Do the planets have tidal effects on human beings?

In the August 2015 issue of Sky & Telescope, in my Focal Point column about astrology and my friends who cast horoscopes for pay, I wrote

They’ve learned better than to try to give me lame physics woo, such as the stuff you’ll hear about our bodies being mostly water and celestial objects raising tides within us. They’ve been well instructed that each of the millions of pebbles in your yard has a greater tidal effect on your body (water or otherwise) than Jupiter, Mars, or Venus do.

. . . and I promised to give you the math at this link. So here we go.

To keep this as simple as possible, here's the key: Tidal effects decrease as the cube of the distance from the object doing the pulling.

Plain old gravity decreases as the square of the distance. But tides are a step up in complexity. "Tidal force" is the difference in the gravitational pull that something exerts on a body's near side and far side.

So, for instance, the Moon's tidal force on the Earth is the difference between the Moon's pull on Earth's near side and its far side. The difference isn't much, considering how far away the Moon is compared to Earth's diameter. But the difference makes the oceans slosh around enough for someone by the seaside to notice. The reason it's enough to notice is because the oceans have several thousand miles of width to slosh in. Unlike a lake, or a dish of water, or your body, in which the tides are fantastically miniscule (decreasing as the inverse cube of width).

Now, what else changes as the cube of distance? The volume of any two bodies whose angular size appears the same.

For instance, picture two round stones 1 inch and 2 inches in diameter. The latter will have 8 times the volume, and hence 8 times the mass, of the former: 2 cubed. If you hold the 2-inch ball twice as far away as the 1-inch ball, they will have the same apparent angular size.

And since twice as far means one-eighth the tidal effect, the 8-times-as-massive ball twice as far away will have the same tidal effect on your head as the smaller, closer one.

Any objects you see with the same angular diameter have the same tidal effect on you, assuming they have the same density (like rock).

An example: the Moon and Sun appear nearly the same angular diameter as seen from Earth, although the Sun is 400 times farther away.
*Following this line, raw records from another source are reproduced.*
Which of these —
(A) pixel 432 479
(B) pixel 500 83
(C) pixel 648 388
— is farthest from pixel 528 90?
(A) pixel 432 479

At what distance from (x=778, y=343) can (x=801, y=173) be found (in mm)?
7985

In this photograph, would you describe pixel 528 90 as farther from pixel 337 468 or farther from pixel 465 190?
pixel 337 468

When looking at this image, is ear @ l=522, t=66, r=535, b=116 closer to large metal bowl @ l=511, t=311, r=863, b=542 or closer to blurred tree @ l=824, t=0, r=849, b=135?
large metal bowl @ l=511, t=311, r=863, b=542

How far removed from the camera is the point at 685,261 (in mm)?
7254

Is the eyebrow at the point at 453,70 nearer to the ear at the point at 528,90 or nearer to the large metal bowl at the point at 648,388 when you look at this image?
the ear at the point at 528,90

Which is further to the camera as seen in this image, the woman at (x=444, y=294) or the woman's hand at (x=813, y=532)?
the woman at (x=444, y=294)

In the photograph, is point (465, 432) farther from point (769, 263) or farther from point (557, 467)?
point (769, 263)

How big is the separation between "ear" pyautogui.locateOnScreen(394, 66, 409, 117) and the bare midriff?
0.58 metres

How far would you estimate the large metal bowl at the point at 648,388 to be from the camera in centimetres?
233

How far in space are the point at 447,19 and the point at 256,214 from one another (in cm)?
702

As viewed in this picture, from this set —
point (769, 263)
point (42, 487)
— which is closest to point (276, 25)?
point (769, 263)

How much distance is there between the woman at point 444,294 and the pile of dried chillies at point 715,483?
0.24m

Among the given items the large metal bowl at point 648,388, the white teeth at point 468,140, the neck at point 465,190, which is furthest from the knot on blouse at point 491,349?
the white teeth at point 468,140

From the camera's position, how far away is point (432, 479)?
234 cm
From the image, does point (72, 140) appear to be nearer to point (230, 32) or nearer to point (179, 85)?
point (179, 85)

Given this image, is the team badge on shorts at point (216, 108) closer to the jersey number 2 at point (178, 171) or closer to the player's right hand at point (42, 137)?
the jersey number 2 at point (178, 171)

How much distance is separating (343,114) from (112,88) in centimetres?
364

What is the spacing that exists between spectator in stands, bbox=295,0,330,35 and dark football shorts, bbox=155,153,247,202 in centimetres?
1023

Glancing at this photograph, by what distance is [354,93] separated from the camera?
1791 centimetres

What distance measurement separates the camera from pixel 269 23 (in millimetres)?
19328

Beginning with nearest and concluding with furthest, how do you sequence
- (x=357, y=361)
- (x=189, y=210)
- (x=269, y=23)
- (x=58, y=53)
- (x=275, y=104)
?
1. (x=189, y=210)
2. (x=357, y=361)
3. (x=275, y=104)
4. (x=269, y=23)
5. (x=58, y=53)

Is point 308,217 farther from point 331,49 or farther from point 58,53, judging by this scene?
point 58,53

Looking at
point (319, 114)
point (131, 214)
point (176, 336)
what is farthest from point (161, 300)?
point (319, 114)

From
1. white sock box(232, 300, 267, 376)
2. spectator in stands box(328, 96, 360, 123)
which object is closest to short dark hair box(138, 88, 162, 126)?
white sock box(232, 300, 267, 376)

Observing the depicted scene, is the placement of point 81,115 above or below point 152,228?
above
You may have read that the Sun exerts 40% of the tidal force that the Moon does. (That's why we have spring tides and neap tides depending on whether the Sun and Moon are aligned or crosswise.) If the Moon and Sun had the same density, their tidal effects would be the same. This fact alone tells you that the Sun is made of stuff that's 40% as dense as the Moon's stuff — without knowing a thing about the Sun being gaseous, or its interior compression, or anything else!

And in fact, look it up and you'll see that the Moon's average density is 3.34 grams per cubic centimeter, while the Sun's is only 1.41 grams per cc. Forty percent as much. Cool, huh?

Now let's apply this to pebbles in your yard compared to planets.

Mars, for instance, never appears wider than 25 arcseconds. It's made of rock. A pebble of rock at the back of your yard 20 meters (66 feet) away from you appears 25 arcseconds across if it's just 2.4 millimeters wide — a tenth of an inch! That's more like a large sand grain than a pebble. It exerts the same tidal force on you that Mars does.

Which is fantastically tiny in any case, in part because your body is way smaller than the ocean.

Millions of pebbles larger than that are on and under your yard. Move a single one of them, and it changes the tidal force on your body more than the moving of Mars does.

So when astrologers talk about tides linking us to the planets, they're babbling pathetic woo.